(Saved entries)
● ● ● ●
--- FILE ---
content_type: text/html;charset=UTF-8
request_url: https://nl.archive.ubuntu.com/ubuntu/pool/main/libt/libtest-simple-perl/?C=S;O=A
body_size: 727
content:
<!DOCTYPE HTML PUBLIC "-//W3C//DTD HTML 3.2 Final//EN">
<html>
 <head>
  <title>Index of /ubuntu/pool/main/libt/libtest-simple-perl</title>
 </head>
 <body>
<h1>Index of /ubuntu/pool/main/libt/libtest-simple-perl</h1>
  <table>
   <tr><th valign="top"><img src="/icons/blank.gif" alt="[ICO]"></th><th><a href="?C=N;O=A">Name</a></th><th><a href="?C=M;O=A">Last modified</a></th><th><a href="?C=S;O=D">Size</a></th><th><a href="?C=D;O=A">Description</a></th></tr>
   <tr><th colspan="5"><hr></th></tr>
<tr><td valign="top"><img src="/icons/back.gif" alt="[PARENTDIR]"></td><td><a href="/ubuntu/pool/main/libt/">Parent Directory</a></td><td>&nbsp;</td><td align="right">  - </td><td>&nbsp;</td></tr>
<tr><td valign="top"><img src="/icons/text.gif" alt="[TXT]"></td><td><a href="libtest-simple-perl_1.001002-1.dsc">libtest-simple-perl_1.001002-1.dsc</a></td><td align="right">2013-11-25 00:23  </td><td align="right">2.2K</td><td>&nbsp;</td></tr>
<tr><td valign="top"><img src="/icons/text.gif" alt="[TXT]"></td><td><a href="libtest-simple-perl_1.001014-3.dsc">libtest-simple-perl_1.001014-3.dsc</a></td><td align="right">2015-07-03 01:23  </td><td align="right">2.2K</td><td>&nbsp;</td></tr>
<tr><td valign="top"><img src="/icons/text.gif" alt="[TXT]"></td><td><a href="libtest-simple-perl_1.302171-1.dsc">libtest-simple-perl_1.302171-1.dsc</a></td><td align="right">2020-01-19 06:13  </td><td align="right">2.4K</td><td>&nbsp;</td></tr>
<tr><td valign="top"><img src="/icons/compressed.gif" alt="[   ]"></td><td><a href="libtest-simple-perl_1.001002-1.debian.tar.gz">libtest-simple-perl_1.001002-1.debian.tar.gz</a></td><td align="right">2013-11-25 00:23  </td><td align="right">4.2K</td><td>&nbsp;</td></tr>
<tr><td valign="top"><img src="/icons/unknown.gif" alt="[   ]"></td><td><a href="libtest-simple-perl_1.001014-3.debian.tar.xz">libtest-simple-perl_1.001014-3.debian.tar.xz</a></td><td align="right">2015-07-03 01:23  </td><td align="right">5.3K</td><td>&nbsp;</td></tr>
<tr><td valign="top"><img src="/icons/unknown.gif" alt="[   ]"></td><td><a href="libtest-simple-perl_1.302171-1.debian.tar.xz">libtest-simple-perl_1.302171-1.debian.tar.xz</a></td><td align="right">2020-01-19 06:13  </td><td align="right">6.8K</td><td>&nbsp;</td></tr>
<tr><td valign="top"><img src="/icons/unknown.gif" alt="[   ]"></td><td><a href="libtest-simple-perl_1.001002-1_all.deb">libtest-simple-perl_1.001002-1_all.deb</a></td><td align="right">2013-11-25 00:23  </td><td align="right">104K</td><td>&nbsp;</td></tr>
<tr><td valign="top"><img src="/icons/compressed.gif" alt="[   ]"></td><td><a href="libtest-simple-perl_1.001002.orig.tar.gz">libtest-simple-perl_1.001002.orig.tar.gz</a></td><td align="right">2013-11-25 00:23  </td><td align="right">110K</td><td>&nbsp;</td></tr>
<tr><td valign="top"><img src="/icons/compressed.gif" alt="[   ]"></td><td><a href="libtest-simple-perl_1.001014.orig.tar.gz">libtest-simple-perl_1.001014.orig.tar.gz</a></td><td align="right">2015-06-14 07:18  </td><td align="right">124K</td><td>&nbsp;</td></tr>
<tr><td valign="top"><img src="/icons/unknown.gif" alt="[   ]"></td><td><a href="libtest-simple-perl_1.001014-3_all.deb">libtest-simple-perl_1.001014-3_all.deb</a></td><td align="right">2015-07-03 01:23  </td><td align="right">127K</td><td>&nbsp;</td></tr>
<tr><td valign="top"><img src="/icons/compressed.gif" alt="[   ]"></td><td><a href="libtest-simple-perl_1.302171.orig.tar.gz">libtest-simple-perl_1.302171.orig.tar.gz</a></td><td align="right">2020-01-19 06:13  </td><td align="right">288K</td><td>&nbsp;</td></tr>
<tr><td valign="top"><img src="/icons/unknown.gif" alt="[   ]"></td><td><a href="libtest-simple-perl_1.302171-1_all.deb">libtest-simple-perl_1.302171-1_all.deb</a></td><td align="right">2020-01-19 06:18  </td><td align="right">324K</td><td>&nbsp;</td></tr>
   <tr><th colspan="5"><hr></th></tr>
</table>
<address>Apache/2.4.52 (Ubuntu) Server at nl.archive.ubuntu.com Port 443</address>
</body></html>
● ● ● ●
Wherever the word "orig" appears in the records above, copy that line.

<tr><td valign="top"><img src="/icons/compressed.gif" alt="[   ]"></td><td><a href="libtest-simple-perl_1.001002.orig.tar.gz">libtest-simple-perl_1.001002.orig.tar.gz</a></td><td align="right">2013-11-25 00:23  </td><td align="right">110K</td><td>&nbsp;</td></tr>
<tr><td valign="top"><img src="/icons/compressed.gif" alt="[   ]"></td><td><a href="libtest-simple-perl_1.001014.orig.tar.gz">libtest-simple-perl_1.001014.orig.tar.gz</a></td><td align="right">2015-06-14 07:18  </td><td align="right">124K</td><td>&nbsp;</td></tr>
<tr><td valign="top"><img src="/icons/compressed.gif" alt="[   ]"></td><td><a href="libtest-simple-perl_1.302171.orig.tar.gz">libtest-simple-perl_1.302171.orig.tar.gz</a></td><td align="right">2020-01-19 06:13  </td><td align="right">288K</td><td>&nbsp;</td></tr>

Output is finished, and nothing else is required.